**** SUPPLIED MATERIAL

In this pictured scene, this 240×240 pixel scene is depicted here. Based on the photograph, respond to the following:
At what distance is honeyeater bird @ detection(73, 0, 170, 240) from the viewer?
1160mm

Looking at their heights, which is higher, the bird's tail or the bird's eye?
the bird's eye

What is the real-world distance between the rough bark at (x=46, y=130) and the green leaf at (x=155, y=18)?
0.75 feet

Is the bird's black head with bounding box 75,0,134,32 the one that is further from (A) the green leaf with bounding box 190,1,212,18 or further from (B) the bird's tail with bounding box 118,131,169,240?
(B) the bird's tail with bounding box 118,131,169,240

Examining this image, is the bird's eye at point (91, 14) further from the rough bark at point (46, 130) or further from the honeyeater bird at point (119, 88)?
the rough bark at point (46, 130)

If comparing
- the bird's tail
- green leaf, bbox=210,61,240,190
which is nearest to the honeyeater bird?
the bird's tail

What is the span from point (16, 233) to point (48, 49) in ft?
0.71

********
**** SUPPLIED MATERIAL

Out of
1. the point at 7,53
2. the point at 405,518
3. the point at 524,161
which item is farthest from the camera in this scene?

********
**** SUPPLIED MATERIAL

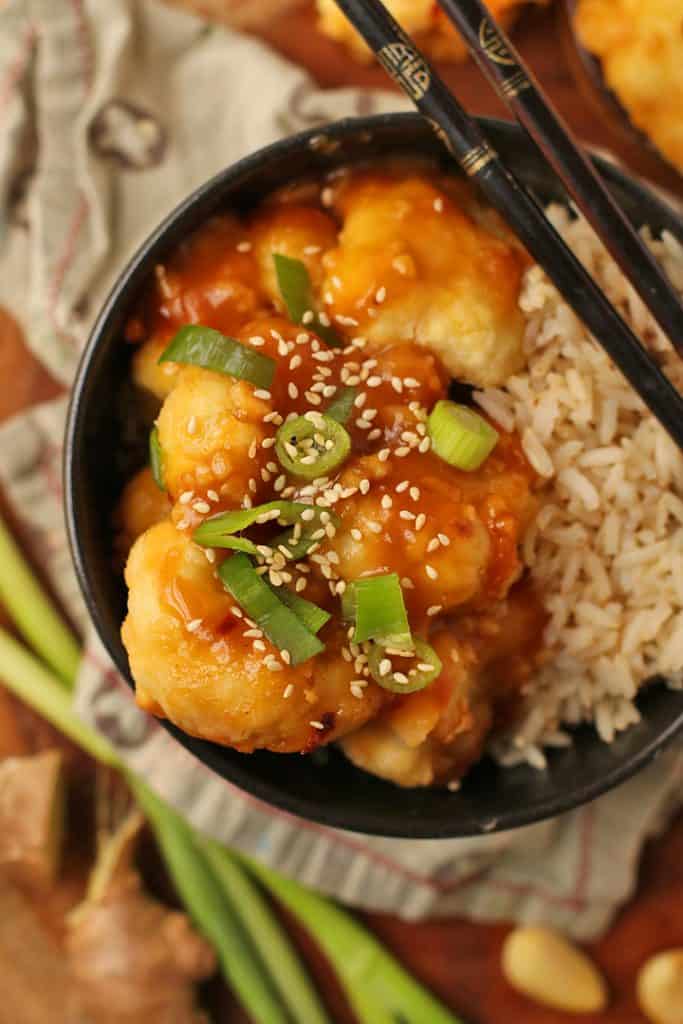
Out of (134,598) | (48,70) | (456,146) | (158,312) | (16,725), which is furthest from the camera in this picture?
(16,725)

********

WORK TO DO: List every line of the listing that contains the word "tail", and treat uppercase and lowercase as different.

FINAL RESULT:
Looking at their heights, which is higher, the bird's tail or the bird's eye?
Is the bird's black head with bounding box 75,0,134,32 the one that is further from (A) the green leaf with bounding box 190,1,212,18 or further from (B) the bird's tail with bounding box 118,131,169,240?
(B) the bird's tail with bounding box 118,131,169,240
- the bird's tail
the bird's tail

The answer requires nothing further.